Using this sort of optimized profile can raise the performance of an entire population of equipment, whether in a single plant or at multiple global locations. As the system learns from the continuous optimization process its intelligence grows over time, which makes it better able to extract peak performance from all connected factory machinery.
Moving forward with IIoT
After identifying a business case that will deliver measurable results, it is a matter of getting stakeholders organization-wide on board to support the initiative and to work with the relevant personnel from IT, operations, trusted IIoT partners, and other organizational groups to make it happen. The adoption of IIoT is a maturity progression that starts with connected equipment and moves from simply monitoring machine data to using digital models, powerful data analytics, and machine learning to enable use cases such as predictive analytics, condition-based maintenance, and equipment optimization.

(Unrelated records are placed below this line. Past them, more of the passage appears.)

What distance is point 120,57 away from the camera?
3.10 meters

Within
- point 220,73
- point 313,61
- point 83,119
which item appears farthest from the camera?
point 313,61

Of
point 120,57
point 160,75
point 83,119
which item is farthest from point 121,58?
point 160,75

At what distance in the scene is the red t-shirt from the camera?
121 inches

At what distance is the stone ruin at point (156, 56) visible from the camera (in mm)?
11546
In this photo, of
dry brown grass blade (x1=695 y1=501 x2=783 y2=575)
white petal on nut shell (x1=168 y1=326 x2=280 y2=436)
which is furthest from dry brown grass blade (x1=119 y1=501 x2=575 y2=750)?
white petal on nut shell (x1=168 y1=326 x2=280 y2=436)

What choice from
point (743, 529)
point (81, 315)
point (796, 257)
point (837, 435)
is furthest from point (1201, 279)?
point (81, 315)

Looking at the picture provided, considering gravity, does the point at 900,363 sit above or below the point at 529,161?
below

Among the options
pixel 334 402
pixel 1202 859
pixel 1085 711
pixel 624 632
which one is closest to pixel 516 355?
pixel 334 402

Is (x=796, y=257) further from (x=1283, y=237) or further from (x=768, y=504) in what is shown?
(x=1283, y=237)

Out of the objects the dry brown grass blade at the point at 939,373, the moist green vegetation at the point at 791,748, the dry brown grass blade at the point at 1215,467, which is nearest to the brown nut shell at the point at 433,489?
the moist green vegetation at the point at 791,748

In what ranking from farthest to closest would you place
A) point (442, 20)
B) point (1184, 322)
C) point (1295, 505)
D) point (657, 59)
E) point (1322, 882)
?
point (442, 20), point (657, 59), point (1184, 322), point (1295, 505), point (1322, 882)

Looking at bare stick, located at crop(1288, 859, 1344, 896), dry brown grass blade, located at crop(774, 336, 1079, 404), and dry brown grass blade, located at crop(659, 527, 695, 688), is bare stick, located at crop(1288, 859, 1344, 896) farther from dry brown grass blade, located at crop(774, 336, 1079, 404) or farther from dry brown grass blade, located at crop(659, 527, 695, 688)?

Automation, through the use of dynamic, rules-based logic, can orchestrate complex actions to interface with systems—such as service ticketing and parts inventory systems—to streamline and accelerate maintenance and repair processes. Further benefits can be gained by performing much of the logic and automation directly on or near equipment, allowing immediate responses such as shutting down equipment to avoid a safety issue, and conserving network bandwidth and storage.
Manufacturers around the world have proven that IIoT is improving their productivity and profitability. It is a straightforward way of capitalizing on the wealth of data that connected equipment already generates to enhance operations across a manufacturing organization.
Dave McCarthy is senior director of products at Bsquare Corporation.